Federal prosecutor witholds exculpatory evidence in MA. How many prosecutors are witholding evidence?
A federal prosecutor today acknowledged that she withheld evidence that could have helped clear a defendant in a gun case but said it was an inadvertent mistake and implored the chief judge of the US District Court in Massachusetts not to impose sanctions that could derail her career
"It is my mistake. It rests on my shoulders,'' a composed Assistant US Attorney Suzanne Sullivan said during an extraordinary hearing in Boston that lasted more than two hours. "I also ask the court to give me the opportunity to rebuild my reputation.''
But Judge Mark L. Wolf said he was considering several sanctions because he was so appalled by Sullivan's lapse and by what he characterized as a pattern of prosecutors in the US attorney's office withholding evidence.
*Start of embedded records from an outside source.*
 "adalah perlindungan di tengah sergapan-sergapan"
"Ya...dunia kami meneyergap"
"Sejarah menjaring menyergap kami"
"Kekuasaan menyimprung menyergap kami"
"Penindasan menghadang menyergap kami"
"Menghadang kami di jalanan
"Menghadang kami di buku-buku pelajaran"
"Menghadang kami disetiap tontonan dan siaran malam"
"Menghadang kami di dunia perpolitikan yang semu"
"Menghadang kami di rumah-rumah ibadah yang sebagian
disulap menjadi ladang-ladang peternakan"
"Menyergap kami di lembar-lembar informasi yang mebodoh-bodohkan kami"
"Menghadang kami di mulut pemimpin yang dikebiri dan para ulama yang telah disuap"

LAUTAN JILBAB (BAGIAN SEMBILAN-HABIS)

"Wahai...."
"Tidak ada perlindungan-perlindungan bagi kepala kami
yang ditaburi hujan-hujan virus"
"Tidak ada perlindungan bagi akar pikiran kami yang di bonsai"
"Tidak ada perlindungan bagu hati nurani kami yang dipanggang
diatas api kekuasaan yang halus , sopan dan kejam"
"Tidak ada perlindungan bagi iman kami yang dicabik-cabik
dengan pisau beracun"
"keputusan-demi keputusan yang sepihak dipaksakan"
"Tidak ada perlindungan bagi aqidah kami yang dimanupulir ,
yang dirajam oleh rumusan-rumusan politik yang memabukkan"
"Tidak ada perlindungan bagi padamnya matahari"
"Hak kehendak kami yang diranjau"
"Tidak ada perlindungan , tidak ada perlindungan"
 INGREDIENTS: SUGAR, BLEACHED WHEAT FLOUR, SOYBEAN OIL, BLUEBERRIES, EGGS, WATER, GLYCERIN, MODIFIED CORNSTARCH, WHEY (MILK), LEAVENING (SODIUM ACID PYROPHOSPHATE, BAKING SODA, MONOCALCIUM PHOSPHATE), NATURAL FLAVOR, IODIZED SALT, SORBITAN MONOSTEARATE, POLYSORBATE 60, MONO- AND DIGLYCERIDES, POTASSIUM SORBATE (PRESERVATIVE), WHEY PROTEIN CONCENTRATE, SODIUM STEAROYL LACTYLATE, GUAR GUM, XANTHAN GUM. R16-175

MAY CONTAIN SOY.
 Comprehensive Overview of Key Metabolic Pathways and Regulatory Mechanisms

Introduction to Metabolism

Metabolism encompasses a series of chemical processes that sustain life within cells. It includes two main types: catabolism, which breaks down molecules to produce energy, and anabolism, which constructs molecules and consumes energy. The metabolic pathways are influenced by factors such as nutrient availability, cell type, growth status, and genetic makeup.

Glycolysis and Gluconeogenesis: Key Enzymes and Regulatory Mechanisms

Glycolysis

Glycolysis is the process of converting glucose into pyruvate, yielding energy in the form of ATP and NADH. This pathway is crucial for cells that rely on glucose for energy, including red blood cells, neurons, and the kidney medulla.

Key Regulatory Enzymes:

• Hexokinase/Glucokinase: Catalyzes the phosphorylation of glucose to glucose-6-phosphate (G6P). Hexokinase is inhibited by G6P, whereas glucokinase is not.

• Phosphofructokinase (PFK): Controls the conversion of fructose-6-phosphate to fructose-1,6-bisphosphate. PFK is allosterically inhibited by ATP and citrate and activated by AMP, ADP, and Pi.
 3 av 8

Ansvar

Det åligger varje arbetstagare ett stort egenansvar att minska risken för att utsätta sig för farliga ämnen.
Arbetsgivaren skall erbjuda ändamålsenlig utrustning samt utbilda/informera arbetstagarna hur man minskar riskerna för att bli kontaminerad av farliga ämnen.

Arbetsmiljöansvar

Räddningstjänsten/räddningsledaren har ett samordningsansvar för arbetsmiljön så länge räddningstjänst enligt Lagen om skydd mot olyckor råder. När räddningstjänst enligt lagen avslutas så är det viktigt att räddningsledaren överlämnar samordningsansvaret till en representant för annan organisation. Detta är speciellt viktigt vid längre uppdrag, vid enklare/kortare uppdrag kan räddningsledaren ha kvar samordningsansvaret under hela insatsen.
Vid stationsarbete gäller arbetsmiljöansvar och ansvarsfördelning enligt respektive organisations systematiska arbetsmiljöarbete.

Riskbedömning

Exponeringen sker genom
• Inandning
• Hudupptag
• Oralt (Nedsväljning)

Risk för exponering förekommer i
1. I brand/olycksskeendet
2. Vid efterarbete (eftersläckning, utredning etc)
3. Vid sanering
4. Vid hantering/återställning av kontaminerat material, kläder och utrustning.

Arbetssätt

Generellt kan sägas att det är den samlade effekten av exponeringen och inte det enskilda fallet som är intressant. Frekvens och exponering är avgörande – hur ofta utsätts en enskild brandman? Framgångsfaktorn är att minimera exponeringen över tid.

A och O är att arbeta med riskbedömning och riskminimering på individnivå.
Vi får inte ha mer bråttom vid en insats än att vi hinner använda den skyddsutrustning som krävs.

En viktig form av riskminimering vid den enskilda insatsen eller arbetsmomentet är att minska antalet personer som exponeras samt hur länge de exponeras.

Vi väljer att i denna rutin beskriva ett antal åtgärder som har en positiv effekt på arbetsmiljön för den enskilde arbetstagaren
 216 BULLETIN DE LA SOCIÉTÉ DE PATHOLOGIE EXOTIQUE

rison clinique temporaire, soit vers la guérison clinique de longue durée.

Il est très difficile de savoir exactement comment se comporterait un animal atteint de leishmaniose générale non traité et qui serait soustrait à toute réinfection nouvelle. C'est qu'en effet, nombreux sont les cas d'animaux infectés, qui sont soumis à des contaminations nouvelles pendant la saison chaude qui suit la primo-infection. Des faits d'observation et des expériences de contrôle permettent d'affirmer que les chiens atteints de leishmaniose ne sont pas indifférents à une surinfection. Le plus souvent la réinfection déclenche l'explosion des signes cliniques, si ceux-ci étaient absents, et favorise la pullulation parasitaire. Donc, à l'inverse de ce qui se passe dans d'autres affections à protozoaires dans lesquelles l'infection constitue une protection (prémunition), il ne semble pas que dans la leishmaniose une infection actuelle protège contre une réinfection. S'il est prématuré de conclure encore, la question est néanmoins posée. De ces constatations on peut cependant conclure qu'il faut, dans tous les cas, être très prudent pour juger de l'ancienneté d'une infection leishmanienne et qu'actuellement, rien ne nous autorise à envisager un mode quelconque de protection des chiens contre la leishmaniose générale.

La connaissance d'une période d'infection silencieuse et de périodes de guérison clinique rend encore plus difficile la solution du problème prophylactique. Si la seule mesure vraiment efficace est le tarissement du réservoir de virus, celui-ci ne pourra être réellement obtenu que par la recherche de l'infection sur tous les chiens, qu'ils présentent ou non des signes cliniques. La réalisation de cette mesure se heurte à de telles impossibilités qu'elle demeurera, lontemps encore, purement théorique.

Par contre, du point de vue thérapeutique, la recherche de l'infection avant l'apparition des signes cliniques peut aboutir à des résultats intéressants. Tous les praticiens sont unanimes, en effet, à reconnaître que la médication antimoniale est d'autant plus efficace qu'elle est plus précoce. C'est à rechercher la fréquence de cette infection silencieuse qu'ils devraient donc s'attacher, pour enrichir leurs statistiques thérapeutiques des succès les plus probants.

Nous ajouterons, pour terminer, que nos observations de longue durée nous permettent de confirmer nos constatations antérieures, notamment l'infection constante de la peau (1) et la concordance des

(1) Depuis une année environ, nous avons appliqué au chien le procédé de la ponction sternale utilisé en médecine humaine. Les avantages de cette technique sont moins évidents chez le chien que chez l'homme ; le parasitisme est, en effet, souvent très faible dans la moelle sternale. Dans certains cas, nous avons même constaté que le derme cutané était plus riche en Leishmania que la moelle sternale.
The sanctions ranged from fining her personally -- something prosecutors said would be a first by a federal judge in the country for a lapse of Sullivan's type -- to an order that she and perhaps all 90 prosecutors in the office undergo additional training about the constitutional duty to share such evidence.
Wolf wrote US Attorney General Eric H. Holder Jr. last month to ask him to crack down on prosecutors who fail to disclose information that could clear defendants and repeated his past assessment that the Boston office has a "dismal history of intentional and inadvertent violations.'' Wolf wrote that similar appeals he made to Holder's predecessors in recent years achieved little.